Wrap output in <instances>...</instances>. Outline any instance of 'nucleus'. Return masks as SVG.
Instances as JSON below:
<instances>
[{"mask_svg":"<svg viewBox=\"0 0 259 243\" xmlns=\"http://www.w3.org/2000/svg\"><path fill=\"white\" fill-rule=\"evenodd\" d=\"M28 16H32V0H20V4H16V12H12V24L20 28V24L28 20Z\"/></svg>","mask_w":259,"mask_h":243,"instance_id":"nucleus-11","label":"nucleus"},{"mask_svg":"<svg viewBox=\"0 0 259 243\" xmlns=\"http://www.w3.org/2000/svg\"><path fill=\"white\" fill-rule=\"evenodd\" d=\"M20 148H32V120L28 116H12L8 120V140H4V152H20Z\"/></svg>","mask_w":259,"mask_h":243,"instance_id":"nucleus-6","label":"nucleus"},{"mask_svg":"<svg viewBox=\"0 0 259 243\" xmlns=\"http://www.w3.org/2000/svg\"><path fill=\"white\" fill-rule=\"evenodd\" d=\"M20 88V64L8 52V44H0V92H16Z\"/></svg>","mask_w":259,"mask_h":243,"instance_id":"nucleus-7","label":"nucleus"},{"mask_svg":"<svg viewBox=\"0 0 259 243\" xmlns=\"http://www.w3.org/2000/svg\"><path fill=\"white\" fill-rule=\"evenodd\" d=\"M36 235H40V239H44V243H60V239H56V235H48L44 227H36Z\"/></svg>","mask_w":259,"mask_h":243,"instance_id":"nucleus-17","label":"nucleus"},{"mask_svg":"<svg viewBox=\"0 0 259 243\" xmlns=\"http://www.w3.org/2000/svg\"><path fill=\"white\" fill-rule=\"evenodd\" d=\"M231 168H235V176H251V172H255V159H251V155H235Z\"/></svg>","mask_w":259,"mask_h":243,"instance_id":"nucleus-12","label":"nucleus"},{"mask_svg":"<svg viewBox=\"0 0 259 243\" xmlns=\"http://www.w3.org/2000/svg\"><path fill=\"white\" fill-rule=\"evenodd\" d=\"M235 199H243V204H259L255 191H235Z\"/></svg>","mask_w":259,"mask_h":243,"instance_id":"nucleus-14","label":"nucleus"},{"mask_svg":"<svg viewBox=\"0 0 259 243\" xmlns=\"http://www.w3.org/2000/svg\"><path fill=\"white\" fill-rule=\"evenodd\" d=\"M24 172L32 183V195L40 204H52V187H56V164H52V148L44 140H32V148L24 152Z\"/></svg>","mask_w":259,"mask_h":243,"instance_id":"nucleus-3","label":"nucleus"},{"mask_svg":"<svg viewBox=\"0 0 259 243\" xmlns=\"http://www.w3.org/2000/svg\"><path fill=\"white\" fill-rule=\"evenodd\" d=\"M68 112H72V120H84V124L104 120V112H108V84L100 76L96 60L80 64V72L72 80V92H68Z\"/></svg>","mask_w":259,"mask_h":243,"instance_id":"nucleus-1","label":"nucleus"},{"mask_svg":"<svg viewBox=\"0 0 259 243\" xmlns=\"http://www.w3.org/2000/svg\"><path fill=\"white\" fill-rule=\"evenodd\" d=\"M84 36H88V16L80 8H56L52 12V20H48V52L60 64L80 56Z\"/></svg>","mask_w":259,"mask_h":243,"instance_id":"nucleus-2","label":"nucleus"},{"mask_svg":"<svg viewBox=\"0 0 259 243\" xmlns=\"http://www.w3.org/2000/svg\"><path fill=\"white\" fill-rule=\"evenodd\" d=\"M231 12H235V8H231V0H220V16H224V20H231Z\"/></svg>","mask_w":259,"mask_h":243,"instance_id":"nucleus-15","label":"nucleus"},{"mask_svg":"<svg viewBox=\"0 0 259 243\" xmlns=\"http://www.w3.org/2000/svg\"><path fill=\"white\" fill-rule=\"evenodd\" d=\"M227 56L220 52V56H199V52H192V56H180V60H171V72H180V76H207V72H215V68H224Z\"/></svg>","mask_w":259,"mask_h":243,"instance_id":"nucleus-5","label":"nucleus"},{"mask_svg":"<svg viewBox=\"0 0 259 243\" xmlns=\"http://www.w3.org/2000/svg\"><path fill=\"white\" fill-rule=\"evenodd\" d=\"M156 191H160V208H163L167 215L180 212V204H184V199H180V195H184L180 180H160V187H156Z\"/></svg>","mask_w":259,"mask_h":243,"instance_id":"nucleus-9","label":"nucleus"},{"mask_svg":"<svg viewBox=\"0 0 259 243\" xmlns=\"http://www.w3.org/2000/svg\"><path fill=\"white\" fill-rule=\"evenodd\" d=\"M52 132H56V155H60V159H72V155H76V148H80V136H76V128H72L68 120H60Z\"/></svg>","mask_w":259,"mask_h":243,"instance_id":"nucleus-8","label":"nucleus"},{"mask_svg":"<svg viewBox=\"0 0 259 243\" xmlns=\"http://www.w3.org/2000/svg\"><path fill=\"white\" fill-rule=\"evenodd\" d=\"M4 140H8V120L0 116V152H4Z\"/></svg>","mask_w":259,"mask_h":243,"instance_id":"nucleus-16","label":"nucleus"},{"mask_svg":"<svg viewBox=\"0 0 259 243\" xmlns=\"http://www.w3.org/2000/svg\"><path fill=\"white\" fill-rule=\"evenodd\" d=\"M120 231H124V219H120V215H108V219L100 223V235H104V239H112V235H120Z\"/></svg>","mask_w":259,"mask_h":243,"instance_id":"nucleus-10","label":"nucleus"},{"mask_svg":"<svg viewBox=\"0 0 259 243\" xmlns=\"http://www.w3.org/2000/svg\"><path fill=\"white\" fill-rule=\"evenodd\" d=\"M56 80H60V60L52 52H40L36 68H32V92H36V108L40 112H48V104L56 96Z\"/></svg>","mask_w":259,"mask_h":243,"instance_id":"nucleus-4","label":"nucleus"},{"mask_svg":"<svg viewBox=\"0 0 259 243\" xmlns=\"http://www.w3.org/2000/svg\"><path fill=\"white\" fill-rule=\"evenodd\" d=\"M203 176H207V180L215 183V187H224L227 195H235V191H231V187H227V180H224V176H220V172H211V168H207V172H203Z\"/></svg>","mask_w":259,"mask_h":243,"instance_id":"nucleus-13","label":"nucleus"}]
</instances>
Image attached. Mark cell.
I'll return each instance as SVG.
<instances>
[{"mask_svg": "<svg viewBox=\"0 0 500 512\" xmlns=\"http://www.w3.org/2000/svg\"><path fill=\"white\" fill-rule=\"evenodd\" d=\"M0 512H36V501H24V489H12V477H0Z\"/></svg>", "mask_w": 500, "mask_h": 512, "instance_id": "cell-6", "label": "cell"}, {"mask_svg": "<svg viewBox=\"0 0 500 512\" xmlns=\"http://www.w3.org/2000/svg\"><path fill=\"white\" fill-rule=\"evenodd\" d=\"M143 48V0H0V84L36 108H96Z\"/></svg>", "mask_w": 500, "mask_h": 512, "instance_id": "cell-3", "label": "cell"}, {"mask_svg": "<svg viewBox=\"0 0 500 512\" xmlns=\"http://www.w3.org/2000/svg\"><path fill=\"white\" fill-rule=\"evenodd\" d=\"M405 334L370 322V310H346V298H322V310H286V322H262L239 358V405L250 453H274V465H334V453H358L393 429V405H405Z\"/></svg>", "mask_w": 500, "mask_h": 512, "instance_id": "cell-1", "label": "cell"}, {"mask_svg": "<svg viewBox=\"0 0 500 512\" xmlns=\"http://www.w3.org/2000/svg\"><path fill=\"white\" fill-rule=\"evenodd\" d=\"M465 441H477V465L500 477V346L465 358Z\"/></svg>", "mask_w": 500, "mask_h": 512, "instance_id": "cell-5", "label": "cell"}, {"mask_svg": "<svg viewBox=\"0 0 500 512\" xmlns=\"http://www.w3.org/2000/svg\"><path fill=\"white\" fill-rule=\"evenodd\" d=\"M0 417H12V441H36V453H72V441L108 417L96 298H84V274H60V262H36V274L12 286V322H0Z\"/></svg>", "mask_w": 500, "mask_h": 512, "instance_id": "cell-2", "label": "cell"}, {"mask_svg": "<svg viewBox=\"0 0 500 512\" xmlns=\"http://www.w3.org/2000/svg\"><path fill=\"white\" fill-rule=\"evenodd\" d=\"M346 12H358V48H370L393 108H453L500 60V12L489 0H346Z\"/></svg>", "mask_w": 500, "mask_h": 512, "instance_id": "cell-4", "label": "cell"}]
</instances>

Directions for this task: Please count the lines in the data above that contain the string "cell" and reply with only that number.

Exercise result: 2